Filistin’de, Suriye’de, Mora’da, Cezayir’de, Doğu Türkistan’da, Etiyopya’da, Bosna’da, Arakan’da yaşanan kıyımlar gözümüzün önünde iken terör ve İslam dininin aynı cümlede zikredilmesinin vahşi ve saldırgan bir medeniyetin kullandığı bir algı aracı olduğunu çok iyi biliyoruz. Sömürgeci ülkeler ırkçı Siyonizm ideası merkezinde ilkel, barbar ve bencilce daha fazla tüketim ve İslam düşmanlığı motivasyonları ile yeni bir küresel sömürge düzeni kurmak amacıyla dünyayı çıkmaz bir yola sürüklemektedir.

 

Kendilerini dünyanın efendisi, dünyanın diğer kalanını da kölesi olarak gören; kendisinden başkasına yaşam hakkı tanımayan bencil, vahşi ve saldırgan medeniyetin mensuplarını insanlığa davet ediyoruz.

 

Şu açıkça bilinmelidir ki;

 

Newyork’un 1 gece aydınlanması için tüm gönül coğrafyamızı ateşe atanlar; Kudüs’ümüzün 1 anlık karanlığa bürünmesinin sonuçlarını çok ağır ödeyeceklerdir.

 

Tarih bize göstermiştir ki; Theodor Herzl’ın rüyasıyla hareket edenler, bu çağın Selahattinlerini, Abdülhamidlerini hesaba katmazlarsa acı bir kâbusa uyanacaklardır.

 

Ey katil sürüsü Siyonistler;

 

Bir gece ansızın gelebiliriz.
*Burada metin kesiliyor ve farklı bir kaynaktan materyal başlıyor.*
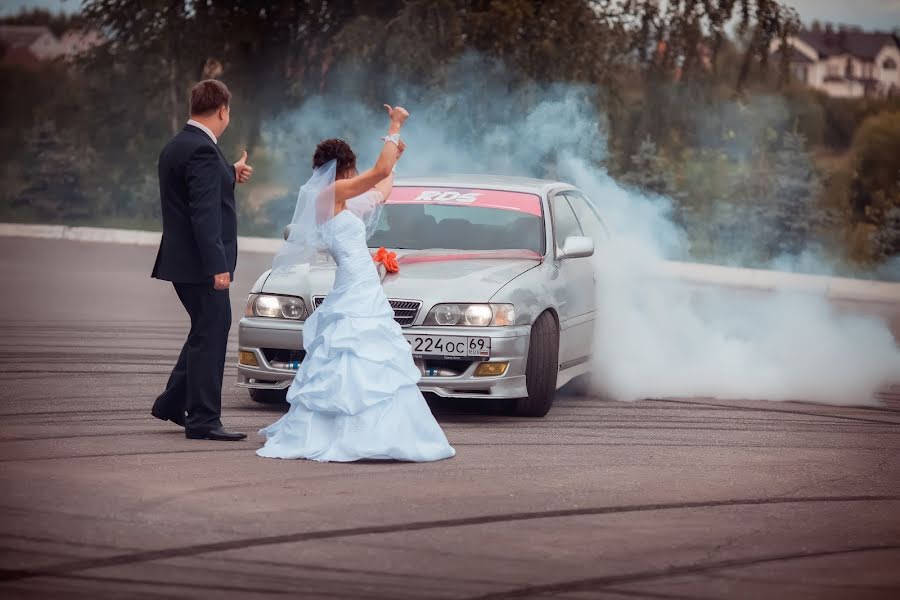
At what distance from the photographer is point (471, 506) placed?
6.58 meters

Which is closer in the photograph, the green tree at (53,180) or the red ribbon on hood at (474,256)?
the red ribbon on hood at (474,256)

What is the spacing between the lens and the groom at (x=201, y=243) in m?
7.91

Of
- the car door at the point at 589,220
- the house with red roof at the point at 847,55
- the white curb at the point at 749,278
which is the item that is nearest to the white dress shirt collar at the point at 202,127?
the car door at the point at 589,220

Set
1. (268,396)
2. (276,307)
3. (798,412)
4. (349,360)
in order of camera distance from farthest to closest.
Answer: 1. (798,412)
2. (268,396)
3. (276,307)
4. (349,360)

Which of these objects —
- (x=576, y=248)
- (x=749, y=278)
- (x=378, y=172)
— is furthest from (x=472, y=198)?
(x=749, y=278)

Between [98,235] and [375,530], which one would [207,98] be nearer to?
[375,530]

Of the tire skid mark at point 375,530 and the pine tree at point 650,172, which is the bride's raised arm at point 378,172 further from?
the pine tree at point 650,172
Çünkü İsra bu demektir. Çünkü İsra bir gece ansızın gelmenin/gitmenin adıdır.

 

İlk kıblesine el uzatılan İslam Dünyasının mensuplarına sesleniyoruz;

 

Daha neyi bekliyorsunuz? Daha ne kadar kendi kardeşlerinize, ümmetin meselelerine sağır, dilsiz kalacak; görmezden geleceksiniz?

 

Filistin dar bir coğrafyada bulunan birtakım insanların meselesi değil; tüm İslam âleminin namusudur.

 

Celladından diz çöküp af dileme gafletinden kurtulunuz!

 

Dünya var oldukça yeryüzü bizimdir, Kudüs bizimdir.

 

Ey İman edenler!

 

Hangi düşünce ve güç dengesi sizi Allah (cc) yolunda mücadele etmekten, Hakkı müdafaa etmekten alıkoyuyor…

 

Bir gün ateş, sizi çemberi içerisine almadan harekete geçiniz!

 

Irk, meşrep ve mezhep taassubiyetini bir kenara bırakıp

 

Siz Ey Müslümanlar Allah yolunda birleşiniz.